„Freddy/Eddy“, Deutschland, 2016
Regie: Tini Tüllmann; Drehbuch: Tini Tüllmann; Musik: Michael Regner, Felix Gebhard
Darsteller: Felix Schäfer, Jessica Schwarz, Greta Bohacek, Alexander Finkenwirth
Es ist noch gar nicht so lange her, da war Freddy (Felix Schäfer) ein angesagter Maler. Bis zu jenem Tag, als er seine Frau bei einem Seitensprung erwischte und brutal zusammenschlug. Seither haben sich alle von ihm abgewandt, nur sein Halbbruder David (Alexander Finkenwirth) hält noch zu ihm. Aber auch dem fällt es schwer zu glauben, wenn sich Freddy an nichts erinnern will. Genauso wenig kann er etwas mit Freddys Behauptung anfangen, sein Kindheitsfreund Eddy, der ihm wie aus dem Gesicht geschnitten ist, wäre wieder zurück. Richtig kompliziert wird es jedoch, als nebenan Paula (Jessica Schwarz) und deren Tochter Mizi (Greta Bohacek) einziehen und sich Eddy zunehmend in das Privatleben einmischt.

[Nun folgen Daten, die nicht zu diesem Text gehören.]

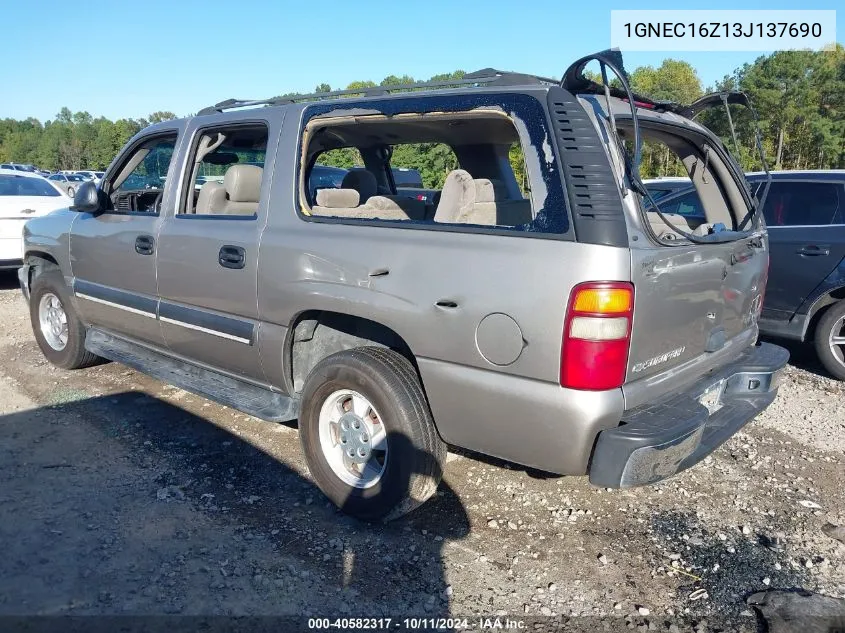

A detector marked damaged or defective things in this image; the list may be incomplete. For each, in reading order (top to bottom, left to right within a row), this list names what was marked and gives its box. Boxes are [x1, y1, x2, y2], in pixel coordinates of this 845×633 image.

cracked rear bumper cover [592, 344, 788, 486]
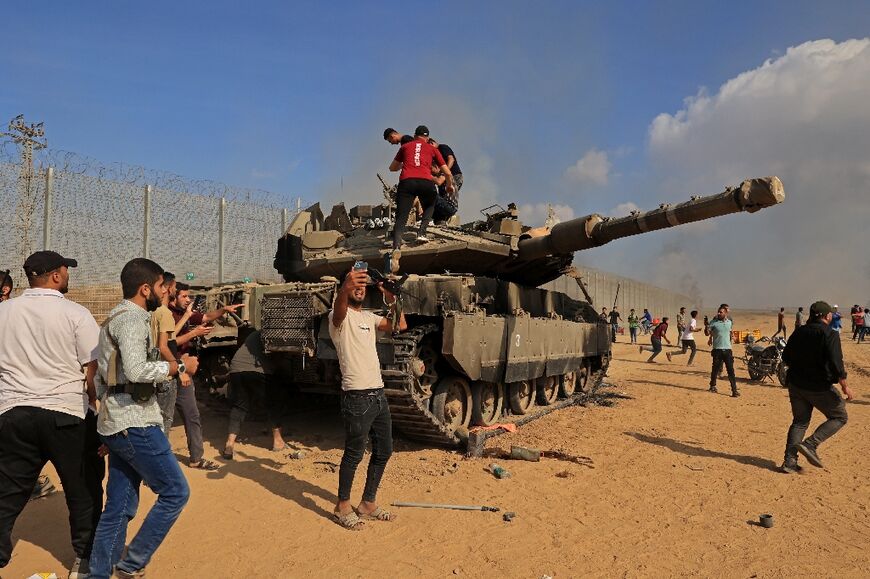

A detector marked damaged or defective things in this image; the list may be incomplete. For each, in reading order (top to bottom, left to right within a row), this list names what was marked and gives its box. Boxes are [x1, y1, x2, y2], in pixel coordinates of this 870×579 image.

Um den deutschen Genrefilm ist es bekanntermaßen nicht besonders gut gestellt. Die Filmförderungen wollen kein Geld dafür hergeben, das Publikum steht solchen Projekten aus Prinzip schon misstrauisch gegenüber. Das bekam auch Tini Tüllmann zu spüren. Da wurde sie auf den 2016er Hofer Filmtagen mit dem Heinz-Badewitz-Preis für die Beste Nachwuchsregie für ein Erstlingswerk ausgezeichnet, weitere Festivalteilnahmen und Preise folgten. Dennoch will sich kein deutscher Verleih für ihren Psychothriller Freddy/Eddy interessieren. Aber selbst ist die Frau. Und so bringt die Regisseurin und Drehbuchautorin das Werk eben selbst in die Kinos.
Gute Schauspieler und Spannung
Glücklicherweise braucht es jedoch weder Sympathie bzw. Mitleid für die Situation, um dem Film etwas abgewinnen zu können. Freddy/Eddy hat auch Stärken, die völlig losgelöst von den Umständen sind. Einige bekannte Gesichter beispielsweise, die sich unter die Darsteller gemischt haben und kleinere Rollen übernehmen – darunter Katharina Schüttler und Robert Stadlober. Und Jessica Schwarz als neue Nachbarin braucht auch nicht unbedingt eine Vorstellungsrunde. Hauptdarsteller Felix Schäfer kann es an Popularität sicher nicht mit diesen Kollegen aufnehmen. Vormerken darf man ihn sich nach seiner guten Leistung in der Doppelrolle von Freddy und Eddy aber sicherlich.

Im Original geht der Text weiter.